Starting with version 4.0.0, qpdf can read files that are not encrypted
but that contain encrypted attachments, but it cannot write such files.
qpdf also requires the password to be specified in order to open the
file, not just to extract attachments, since once the file is open, all
decryption is handled transparently. When copying files like this while
preserving encryption, qpdf will apply the file's encryption to
everything in the file, not just to the attachments. When decrypting the
file, qpdf will decrypt the attachments. In general, when copying PDF
files with multiple encryption formats, qpdf will choose the newest
format. The only exception to this is that clear-text metadata will be
preserved as clear-text if it is that way in the original file.

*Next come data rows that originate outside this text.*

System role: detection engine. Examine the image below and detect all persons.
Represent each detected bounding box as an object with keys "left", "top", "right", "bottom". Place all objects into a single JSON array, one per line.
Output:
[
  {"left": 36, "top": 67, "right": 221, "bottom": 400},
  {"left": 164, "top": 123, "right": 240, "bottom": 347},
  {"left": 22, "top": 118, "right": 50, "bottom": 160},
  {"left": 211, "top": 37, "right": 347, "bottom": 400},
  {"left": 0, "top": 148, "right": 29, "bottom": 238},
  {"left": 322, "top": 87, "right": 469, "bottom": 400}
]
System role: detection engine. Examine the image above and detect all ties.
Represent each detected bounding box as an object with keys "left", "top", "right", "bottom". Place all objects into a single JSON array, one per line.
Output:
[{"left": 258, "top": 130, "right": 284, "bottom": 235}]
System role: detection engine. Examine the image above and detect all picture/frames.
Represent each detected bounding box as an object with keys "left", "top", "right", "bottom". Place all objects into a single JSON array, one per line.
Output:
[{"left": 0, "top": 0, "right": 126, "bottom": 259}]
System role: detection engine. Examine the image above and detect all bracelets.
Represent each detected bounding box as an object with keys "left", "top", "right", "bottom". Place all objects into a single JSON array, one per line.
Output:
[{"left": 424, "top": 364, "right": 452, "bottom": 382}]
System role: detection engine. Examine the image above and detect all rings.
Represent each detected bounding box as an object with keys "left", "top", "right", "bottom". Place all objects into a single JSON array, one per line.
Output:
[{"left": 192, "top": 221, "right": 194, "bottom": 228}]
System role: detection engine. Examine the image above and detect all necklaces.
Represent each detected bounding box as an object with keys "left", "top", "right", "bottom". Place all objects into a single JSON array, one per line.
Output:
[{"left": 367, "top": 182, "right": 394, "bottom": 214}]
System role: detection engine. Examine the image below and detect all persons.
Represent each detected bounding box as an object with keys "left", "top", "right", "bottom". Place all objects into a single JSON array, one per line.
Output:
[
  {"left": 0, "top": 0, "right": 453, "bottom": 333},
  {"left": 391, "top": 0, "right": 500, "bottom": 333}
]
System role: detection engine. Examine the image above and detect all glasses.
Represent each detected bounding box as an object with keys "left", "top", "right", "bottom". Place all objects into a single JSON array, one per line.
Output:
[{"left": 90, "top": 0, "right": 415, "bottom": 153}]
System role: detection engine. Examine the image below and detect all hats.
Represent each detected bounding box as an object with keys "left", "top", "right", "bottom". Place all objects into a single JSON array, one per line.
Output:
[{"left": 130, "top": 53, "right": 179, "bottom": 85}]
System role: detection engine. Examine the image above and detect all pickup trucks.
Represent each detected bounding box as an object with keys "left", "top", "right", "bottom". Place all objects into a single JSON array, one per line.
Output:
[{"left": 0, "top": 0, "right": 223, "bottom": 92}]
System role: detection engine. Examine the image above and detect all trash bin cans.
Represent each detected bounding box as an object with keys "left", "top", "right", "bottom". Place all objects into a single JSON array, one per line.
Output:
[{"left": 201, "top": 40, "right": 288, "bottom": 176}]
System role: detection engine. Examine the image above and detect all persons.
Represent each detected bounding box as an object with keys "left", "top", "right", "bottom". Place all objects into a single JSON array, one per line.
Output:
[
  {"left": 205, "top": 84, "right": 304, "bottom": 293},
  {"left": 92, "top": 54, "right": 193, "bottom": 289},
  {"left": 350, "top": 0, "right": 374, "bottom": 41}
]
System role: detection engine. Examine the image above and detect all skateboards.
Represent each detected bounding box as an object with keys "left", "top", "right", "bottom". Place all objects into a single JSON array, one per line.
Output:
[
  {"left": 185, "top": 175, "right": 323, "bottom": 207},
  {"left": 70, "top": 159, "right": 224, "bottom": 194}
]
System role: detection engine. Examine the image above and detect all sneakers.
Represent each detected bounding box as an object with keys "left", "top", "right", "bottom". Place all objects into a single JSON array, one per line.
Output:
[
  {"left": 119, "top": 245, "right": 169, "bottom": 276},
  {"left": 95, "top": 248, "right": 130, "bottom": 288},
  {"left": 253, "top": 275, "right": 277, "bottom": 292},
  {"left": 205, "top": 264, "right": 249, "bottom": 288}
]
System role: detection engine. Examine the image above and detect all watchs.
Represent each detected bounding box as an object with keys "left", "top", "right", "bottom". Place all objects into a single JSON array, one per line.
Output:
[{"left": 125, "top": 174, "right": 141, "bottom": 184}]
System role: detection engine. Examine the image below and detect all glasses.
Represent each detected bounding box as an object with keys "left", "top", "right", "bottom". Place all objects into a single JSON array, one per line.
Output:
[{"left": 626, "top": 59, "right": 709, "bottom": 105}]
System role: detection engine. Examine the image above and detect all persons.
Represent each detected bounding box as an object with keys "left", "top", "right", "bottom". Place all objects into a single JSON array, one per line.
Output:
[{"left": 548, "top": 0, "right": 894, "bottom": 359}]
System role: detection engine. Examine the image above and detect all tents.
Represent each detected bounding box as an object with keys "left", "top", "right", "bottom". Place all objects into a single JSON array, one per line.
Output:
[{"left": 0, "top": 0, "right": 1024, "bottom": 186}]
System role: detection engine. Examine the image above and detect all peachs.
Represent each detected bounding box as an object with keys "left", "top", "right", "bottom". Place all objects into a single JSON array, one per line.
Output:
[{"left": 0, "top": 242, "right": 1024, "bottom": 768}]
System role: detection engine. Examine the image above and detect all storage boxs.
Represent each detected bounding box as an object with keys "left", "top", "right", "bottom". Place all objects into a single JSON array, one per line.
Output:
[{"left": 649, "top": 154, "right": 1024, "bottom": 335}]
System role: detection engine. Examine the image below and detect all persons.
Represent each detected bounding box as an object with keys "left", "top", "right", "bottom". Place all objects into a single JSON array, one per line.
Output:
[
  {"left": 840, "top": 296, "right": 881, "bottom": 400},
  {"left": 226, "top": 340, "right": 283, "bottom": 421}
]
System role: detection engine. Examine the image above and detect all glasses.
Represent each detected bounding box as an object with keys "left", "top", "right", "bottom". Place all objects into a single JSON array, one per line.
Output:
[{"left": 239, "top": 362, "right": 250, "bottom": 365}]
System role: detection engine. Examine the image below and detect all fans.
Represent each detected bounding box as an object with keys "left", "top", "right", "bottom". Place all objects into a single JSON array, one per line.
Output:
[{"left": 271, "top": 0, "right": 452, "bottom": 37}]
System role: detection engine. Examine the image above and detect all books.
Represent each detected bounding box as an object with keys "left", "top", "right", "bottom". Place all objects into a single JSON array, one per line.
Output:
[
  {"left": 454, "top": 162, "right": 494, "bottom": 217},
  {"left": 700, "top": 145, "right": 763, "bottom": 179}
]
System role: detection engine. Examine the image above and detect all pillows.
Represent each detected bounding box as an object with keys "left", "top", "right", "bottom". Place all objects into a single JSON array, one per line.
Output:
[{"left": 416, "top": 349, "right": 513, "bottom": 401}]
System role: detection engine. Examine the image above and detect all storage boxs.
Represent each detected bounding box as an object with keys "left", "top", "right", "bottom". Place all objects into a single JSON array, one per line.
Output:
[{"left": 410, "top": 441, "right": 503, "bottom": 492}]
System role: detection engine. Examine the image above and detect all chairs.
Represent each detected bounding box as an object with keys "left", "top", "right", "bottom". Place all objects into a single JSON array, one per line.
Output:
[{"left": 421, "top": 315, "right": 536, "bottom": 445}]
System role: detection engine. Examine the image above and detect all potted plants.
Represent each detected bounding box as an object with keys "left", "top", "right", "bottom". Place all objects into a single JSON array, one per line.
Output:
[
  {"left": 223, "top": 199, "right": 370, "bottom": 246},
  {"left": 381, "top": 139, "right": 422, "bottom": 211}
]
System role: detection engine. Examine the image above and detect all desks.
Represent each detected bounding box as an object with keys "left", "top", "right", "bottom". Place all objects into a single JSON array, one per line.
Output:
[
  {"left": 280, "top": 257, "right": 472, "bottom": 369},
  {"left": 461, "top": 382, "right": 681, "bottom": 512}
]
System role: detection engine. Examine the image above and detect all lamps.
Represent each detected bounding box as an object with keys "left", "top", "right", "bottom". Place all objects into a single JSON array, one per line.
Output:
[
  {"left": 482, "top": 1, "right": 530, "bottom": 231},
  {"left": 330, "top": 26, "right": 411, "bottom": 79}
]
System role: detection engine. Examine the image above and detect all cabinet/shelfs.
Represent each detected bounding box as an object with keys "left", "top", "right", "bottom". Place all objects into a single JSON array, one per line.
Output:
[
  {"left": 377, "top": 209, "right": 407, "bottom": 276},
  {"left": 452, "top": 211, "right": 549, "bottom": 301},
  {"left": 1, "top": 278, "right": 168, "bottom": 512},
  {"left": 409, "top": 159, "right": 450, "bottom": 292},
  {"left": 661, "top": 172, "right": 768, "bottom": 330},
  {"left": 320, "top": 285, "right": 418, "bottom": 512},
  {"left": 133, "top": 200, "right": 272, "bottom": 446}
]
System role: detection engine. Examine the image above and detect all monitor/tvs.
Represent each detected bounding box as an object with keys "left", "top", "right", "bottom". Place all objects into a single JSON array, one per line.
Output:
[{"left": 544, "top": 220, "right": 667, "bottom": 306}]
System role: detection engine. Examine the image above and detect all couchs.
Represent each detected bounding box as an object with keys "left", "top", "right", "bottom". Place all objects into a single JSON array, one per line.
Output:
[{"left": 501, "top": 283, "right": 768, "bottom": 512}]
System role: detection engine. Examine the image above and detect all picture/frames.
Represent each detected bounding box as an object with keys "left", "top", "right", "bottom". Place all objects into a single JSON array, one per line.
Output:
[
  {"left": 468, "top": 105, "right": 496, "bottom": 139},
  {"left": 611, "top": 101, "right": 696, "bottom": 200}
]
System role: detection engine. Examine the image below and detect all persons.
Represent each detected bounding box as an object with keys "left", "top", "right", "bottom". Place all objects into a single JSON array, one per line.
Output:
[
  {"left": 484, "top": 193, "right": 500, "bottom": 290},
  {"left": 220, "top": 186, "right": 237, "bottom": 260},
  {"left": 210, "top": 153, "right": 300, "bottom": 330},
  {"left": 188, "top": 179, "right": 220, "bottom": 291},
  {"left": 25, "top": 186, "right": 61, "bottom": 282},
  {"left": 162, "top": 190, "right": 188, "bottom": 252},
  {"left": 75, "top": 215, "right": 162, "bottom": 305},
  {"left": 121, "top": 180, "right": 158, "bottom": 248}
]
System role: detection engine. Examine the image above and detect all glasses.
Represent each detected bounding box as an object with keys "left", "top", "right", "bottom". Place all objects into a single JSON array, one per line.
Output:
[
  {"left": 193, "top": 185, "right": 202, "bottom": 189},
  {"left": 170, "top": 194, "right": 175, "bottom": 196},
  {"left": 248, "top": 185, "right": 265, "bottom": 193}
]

One point of confusion some people have about encrypted PDF files is
that encryption is not the same as password protection. Password
protected files are always encrypted, but it is also possible to create
encrypted files that do not have passwords. Internally, such files use
the empty string as a password, and most readers try the empty string
first to see if it works and prompt for a password only if the empty
string doesn't work. Normally such files have an empty user password and
a non-empty owner password. In that way, if the file is opened by an
ordinary reader without specification of password, the restrictions
specified in the encryption dictionary can be enforced. Most users
wouldn't even realize such a file was encrypted. Since qpdf always
ignores the restrictions (except for the purpose of reporting what they
are), qpdf doesn't care which password you use. QPDF will allow you to
create PDF files with non-empty user passwords and empty owner
passwords. Some readers will require a password when you open these
files, and others will open the files without a password and not enforce
restrictions. Having a non-empty user password and an empty owner
password doesn't really make sense because it would mean that opening
the file with the user password would be more restrictive than not
supplying a password at all. QPDF also allows you to create PDF files
with the same password as both the user and owner password. Some readers
will not ever allow such files to be accessed without restrictions
because they never try the password as the owner password if it works as
the user password. Nonetheless, one of the powerful aspects of qpdf is
that it allows you to finely specify the way encrypted files are
created, even if the results are not useful to some readers. One use
case for this would be for testing a PDF reader to ensure that it
handles odd configurations of input files.
.. _ref.random-numbers:
Random Number Generation
------------------------
QPDF generates random numbers to support generation of encrypted data.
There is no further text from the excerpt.